Sur la base de ces observations, la majorité élabore une analyse devant concilier le droit à la sauvegarde de la dignité et la liberté d’expression. À l’étape du troisième critère, pour établir que son droit à la sauvegarde de sa dignité est compromis, le plaignant doit démontrer deux choses :

  • Une personne raisonnable informée des circonstances doit considérer que les propos incitent à mépriser ou à détester l’humanité d’un individu ou un groupe pour un motif de discrimination; et
  • Une personne raisonnable doit considérer que les propos, dans leur contexte, peuvent vraisemblablement mener au traitement discriminatoire de la personne visée.

Dans le cas de M. Gabriel, la majorité reconnaît sans difficulté que le premier critère de discrimination est rencontré. Le spectacle et les capsules de M. Ward traitent distinctement M. Gabriel. Toutefois, la majorité juge que les deux autres critères ne sont pas rencontrés. D’abord, la décision de M. Ward de se moquer de M. Gabriel était motivée par la notoriété de M. Gabriel plutôt que son handicap. Il s’ensuit que la différence de traitement ne reposait pas sur un motif de discrimination[3]. Ensuite, une personne raisonnable informée du contexte humoristique des propos et du style d’humour de M. Ward conclurait que les propos n'incitent pas à mépriser ou détester l’humanité de M. Gabriel, pas plus qu’ils peuvent vraisemblablement mener à un traitement discriminatoire de M. Gabriel[4].

Commentaires

L’arrêt de la Cour suprême représente un resserrement du droit à l’égalité dans le cadre de remarques offensantes basées sur un motif de discrimination. Dans un souci évident de préserver la liberté d’expression, la majorité distingue le droit à la dignité du simple préjudice personnel de la victime. Le droit à la sauvegarde de la dignité se rattache à un préjudice social qui dépasse le seul bien-être de la victime. Certains diront que face à des propos qui exploitent un motif de discrimination pour choquer ou faire rire, cette conception du droit à l’égalité équivaut à nier la souffrance des victimes. D’autres craindront que cette conception renforce le sentiment d’impunité de ceux qui utilisent un motif de discrimination pour provoquer ou divertir. Selon la majorité, une certaine impunité des auteurs et une certaine souffrance des victimes représentent le prix à payer pour vivre dans une société démocratique dans laquelle la liberté d’expression est également une valeur fondamentale.
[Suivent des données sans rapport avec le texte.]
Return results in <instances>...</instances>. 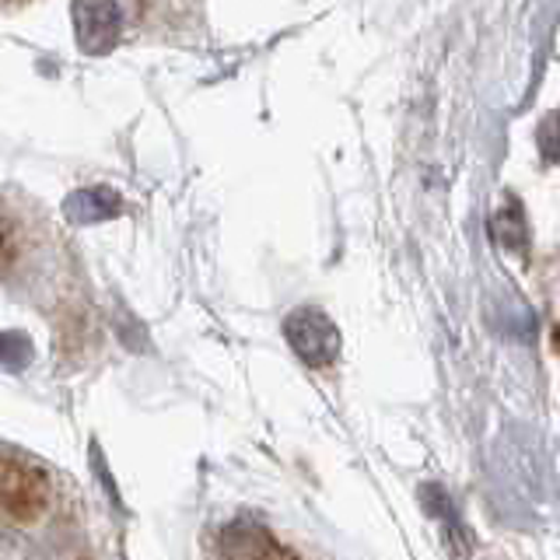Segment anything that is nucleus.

[1] : 2021 CSC 43. La majorité est formée du juge en chef Wagner et des juges Côté, Moldaver, Brown et Rowe. Les motifs de la majorité sont rédigés conjointement par le juge en chef et la juge Côté.

[2] La démonstration de ces trois critères permet à la victime d’établir un cas de discrimination prima facie. Le fardeau se transporte ensuite sur le défendeur qui peut établir un moyen de défense.

[3] Dans leur dissidence, les juges Abella et Kasirer sont en désaccord avec cette conclusion. Ils critiquent l’approche de la majorité qui met l’accent sur l’intention de l’auteur plutôt que sur l’effet de ses propos. D’après les juges dissidents, il est indéniable que les blagues de M. Ward, dans ses effets, distinguent M. Gabriel des autres non seulement en raison de sa notoriété, mais aussi de son handicap.

[4] Les juges dissidents critiquent également les conclusions de la majorité sur le troisième critère. En particulier, ils critiquent la propension de la majorité à ignorer, dans son évaluation de l’atteinte à la dignité, le préjudice personnel subi par la victime. Les juges dissidents préfèrent le critère de la personne raisonnable qui, mise à la place de la victime, subirait des conséquences personnelles graves à cause des propos en question.